As it was their goal in Syria, Islamic militant factions, may still seek to create an Islamic mini-state in Syria after the civil war.  However, the creation of a separate state with separate laws for some Syrians, trapped in, would have to live by, would be an anathema to everything the Syrian opposition struggled for in the civil war.  It would be a bitter reminder to the Syrian opposition of its failure to create a free and democratic Syria for all Syrians.  Such a state would create fears, not only in Damascus, but in other capitals of the region, that an Islamic militant mini-state would become a launch pad for relentless attacks against them.  Those nearby states include Israel, Iraq, Lebanon, Jordan, and Turkey.  Leaders of the Syrian National Council, the political-wing of the opposition movement have found it difficult to communicate with representatives of Islamic militant factions.  Communicating with the Islamic militant groups in the field on occasion has proven to be daunting.  A number of secular Free Syrian Army commanders and fighters were killed attempting to make contact with Islamic militant factions.  If an agreement is reached on Syria and it requires them to leave its territory, Islamic militant factions must comply.  Ostensibly, an effort could be made to provide Islamic militant factions notice of their disposition in Syria under the authority of a transitional government.  They would also need to be given official notice to leave Syria.  This information could be communicated to representatives of their organizations by the Syrian National Council, leaders of the Supreme Military Council.  If that were to fail, diplomats from Arab states that have been the primary benefactors for the Islamic militant units such as Qatar, Saudi Arabia, and Kuwait, could present notice to the Islamic militants.  Those countries might have some leverage as the funding stream for the Islamic militants.  However, the Islamic militants may be unwilling to respond.  It would be easy enough for them to recognize the relative strength of their position against the transitional government. 

The best case scenario would be similar to that of the foreign fighters present in Bosnia after the war.  The Dayton Peace Agreement ending the war required foreign fighters to leave Bosnia.  This demand was communicated to Islamic militant factions in Bosnia through the President of Bosnia and Herzegovina, Alijah Izetbegovic, and his government.  It was enforced by the robust 60,000 member NATO force, I-FOR, that entered Bosnia immediately after the peace agreement was signed.  However, many of the Islamic militants remained in Bosnia and were welcomed by Bosnia’s Muslim community to do so.  They married Bosnian women and became part of the society.  Unlike Bosnia, there is little chance any community in Syria would want the Islamic militants present.  The experiences of Syrian civilians with Islamic militant foreign fighters have been quite different from those of the Bosnians.  Iranian Revolutionary Guards Corps units, Quds Force members, and Ministry of Intelligence and Security officers left Bosnia when the war ended.  Yet, some Iranian troops who fought in the Bosnian War remained. Welcomed more warmly into the Bosnian Muslim community than any other group of foreigners, they also married Bosnian women and usually joined the Army of Bosnia and Herzegovina.  Hezbollah completely evacuated Bosnia when requested to do so.  As in Bosnia, fighters for Hezbollah would likely rapidly leave Syria and return to Lebanon.  Unlike the Islamic militant factions opposing the Assad regime, Hezbollah’s military-wing would be fairly easy to communicate with, either through Iran, its political leadership in Syria and Lebanon, and the Assad regime, through the Russians. 

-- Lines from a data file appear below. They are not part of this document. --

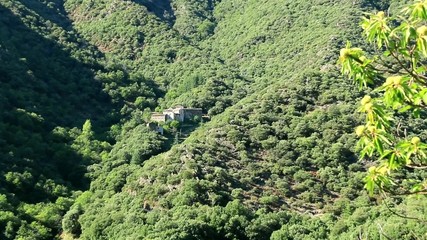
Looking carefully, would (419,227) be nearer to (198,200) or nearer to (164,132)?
(198,200)

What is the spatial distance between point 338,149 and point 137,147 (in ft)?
65.6

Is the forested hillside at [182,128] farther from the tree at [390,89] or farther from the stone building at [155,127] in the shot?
the tree at [390,89]

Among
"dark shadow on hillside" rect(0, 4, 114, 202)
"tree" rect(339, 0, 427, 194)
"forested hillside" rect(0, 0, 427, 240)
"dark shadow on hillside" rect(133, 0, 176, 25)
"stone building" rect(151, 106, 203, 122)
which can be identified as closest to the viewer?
"tree" rect(339, 0, 427, 194)

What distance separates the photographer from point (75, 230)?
118 feet

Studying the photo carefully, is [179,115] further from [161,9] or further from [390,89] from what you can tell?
[390,89]

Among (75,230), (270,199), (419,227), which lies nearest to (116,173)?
(75,230)

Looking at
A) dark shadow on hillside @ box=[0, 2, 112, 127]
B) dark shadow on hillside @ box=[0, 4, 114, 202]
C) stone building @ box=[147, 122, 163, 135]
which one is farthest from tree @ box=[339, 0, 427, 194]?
dark shadow on hillside @ box=[0, 2, 112, 127]

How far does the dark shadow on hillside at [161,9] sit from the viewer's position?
310ft

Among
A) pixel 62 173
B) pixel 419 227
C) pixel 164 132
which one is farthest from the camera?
pixel 164 132

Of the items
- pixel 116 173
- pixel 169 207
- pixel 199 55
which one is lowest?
pixel 169 207

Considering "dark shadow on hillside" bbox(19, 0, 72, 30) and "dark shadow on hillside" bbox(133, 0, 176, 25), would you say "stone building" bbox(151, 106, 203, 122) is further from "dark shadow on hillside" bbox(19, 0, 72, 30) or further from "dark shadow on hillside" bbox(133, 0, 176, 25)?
"dark shadow on hillside" bbox(133, 0, 176, 25)

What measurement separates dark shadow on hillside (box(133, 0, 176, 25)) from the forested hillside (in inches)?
104

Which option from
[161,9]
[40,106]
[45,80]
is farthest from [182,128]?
[161,9]

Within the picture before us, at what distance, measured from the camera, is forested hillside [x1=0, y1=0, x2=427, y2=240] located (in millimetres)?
33188
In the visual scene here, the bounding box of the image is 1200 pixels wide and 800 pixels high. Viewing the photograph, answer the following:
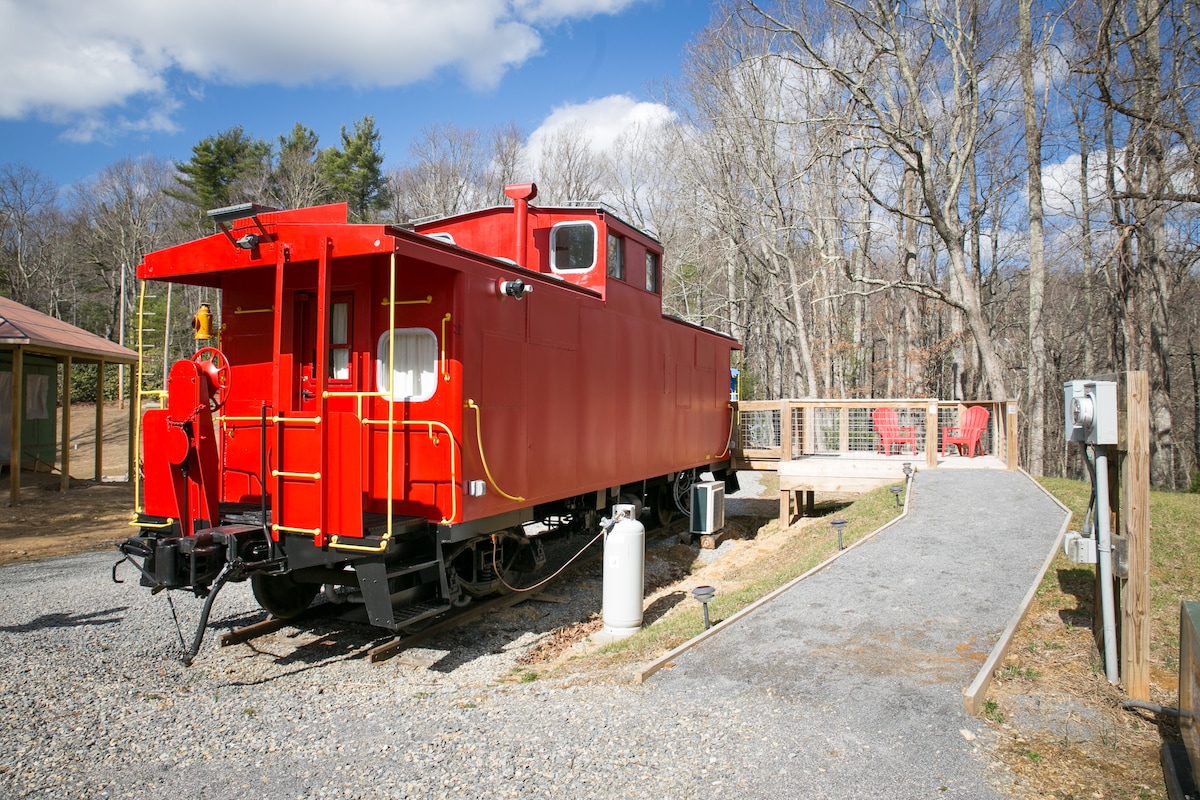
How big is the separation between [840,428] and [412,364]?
10.9 m

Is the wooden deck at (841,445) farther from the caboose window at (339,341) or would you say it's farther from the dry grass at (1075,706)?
the caboose window at (339,341)

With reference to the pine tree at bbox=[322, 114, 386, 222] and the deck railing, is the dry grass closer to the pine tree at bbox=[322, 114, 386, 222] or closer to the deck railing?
the deck railing

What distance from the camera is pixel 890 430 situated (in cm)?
1427

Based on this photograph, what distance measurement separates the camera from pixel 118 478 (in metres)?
18.8

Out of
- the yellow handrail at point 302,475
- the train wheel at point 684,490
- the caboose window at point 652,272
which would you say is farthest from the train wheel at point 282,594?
the train wheel at point 684,490

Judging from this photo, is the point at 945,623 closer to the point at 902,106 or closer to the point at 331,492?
the point at 331,492

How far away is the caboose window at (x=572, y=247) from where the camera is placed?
8.39 meters

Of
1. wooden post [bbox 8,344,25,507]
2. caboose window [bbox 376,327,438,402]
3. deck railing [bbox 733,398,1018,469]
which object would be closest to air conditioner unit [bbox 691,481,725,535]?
deck railing [bbox 733,398,1018,469]

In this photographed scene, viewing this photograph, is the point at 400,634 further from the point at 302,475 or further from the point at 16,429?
the point at 16,429

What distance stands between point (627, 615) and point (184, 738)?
348 cm

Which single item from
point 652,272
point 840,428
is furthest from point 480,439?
point 840,428

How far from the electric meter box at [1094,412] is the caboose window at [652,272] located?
18.1 feet

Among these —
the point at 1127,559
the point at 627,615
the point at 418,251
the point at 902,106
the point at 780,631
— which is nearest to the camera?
the point at 1127,559

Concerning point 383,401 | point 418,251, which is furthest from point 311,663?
point 418,251
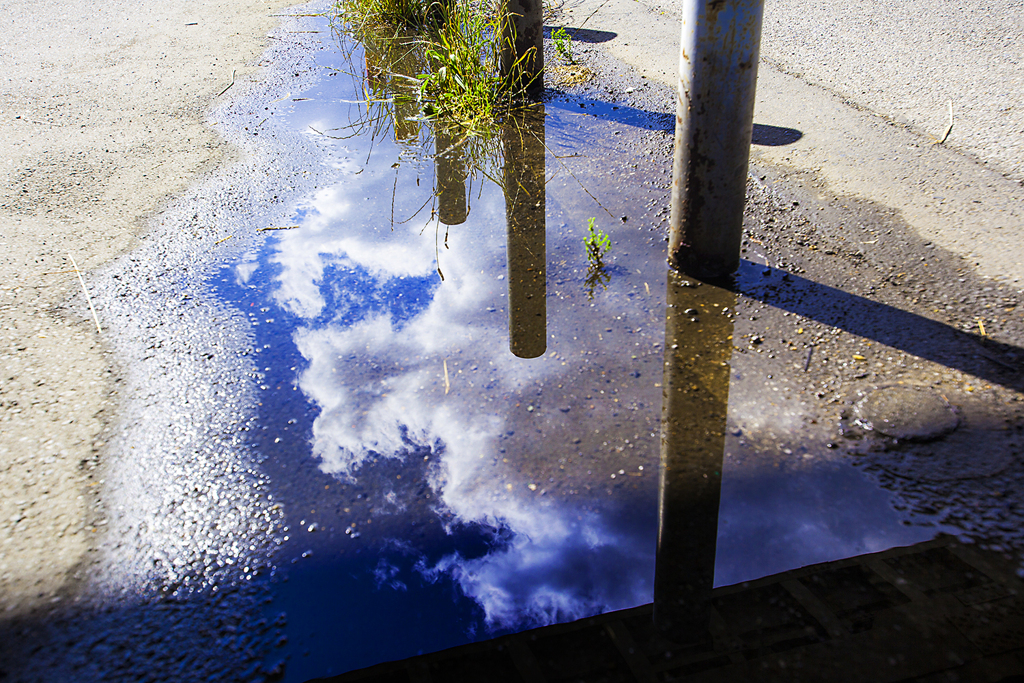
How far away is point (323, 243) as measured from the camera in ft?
10.7

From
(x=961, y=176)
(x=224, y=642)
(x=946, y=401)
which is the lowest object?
(x=224, y=642)

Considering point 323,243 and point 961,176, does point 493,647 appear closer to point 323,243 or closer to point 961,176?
point 323,243

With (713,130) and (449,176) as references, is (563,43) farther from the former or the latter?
(713,130)

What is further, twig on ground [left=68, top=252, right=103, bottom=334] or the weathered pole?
the weathered pole

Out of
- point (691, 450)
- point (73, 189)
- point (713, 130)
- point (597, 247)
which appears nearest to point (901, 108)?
point (713, 130)

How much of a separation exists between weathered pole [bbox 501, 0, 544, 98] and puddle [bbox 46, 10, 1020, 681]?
59.5 inches

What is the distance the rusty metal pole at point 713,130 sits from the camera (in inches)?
94.0

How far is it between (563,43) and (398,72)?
1.35 m

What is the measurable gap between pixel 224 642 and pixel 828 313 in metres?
2.27

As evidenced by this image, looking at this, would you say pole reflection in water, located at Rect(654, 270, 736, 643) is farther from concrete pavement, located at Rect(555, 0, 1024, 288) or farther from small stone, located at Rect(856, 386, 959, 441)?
concrete pavement, located at Rect(555, 0, 1024, 288)

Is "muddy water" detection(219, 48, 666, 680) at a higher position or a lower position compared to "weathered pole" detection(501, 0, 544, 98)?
lower

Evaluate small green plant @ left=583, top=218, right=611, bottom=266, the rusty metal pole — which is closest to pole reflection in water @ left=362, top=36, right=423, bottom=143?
small green plant @ left=583, top=218, right=611, bottom=266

If Islamic militant factions were to comply with an order to leave Syria through a peace agreement, it is difficult to imagine where they would go.  It is difficult to picture how their demobilization would be enforced.  It is also difficult to envision how they would arrange transport anywhere given their numbers.  Although Kerry’s assessment of the size and strength of the Islamic militants was at 15 percent to 25 percent, that would still put their number in the tens of thousands.  Further, essentially every Western intelligence organization has assessed they are growing in size and capability.  Conceivably, they might charge into Iraq, Lebanon, Jordan, or Turkey, but their presence would not be tolerated in any of those states.  They could possibly leave the Levant and travel to the heart of the Middle East, Southwestern Asia, South Asia, and North Africa, the Horn of Africa, Southeastern Europe, Western Europe, or Southern Russia!  Yet, transportation would remain an issue, and it would still be difficult to find any country in those regions that would be interested in having them.  They would pose immigration and security issues wherever they went.

Option 2: Confronting Islamic Militant Factions During the War or Afterward

In a July 20th, New York Times article, David Shedd, deputy director of the Defense Intelligence Agency, and 31-year intelligence veteran suggested that in addition to strengthening the more secular groups of the fractious Syrian opposition, the West would have to directly confront more radical Islamist elements, although he did not say how that could be accomplished.  He noted that left unchecked, they will become bigger,” Shedd further stated, according to the New York Times article that “Over the last two years they’ve grown in size, they’ve grown in capability, and ruthlessly have grown in effectiveness.”  Eventually, the Islamic militants would need to be confronted.  It is unlikely that a transitional government would have sufficient military power to eject the Islamic militants from Syria.  As was also explained on greatcharlie.com in its July 11, 2013 post “Opposition in Syria continues to Fracture, Yet This May Create a New Option for Its Allies,” the Obama administration would need to do more than meet its promise to arm the Free Syrian Army with weapons and ammunition.  Only by intervening, covertly if necessary, on the side of mainstream Free Syrian Army groups against Islamic militant factions would mainstream opposition forces have a chance, during the war, of being positioned to defeat Assad’s forces.  Taking this step would put the US in a position to do much more on behalf of the Free Syrian Army and eventually, a transitional Syrian government.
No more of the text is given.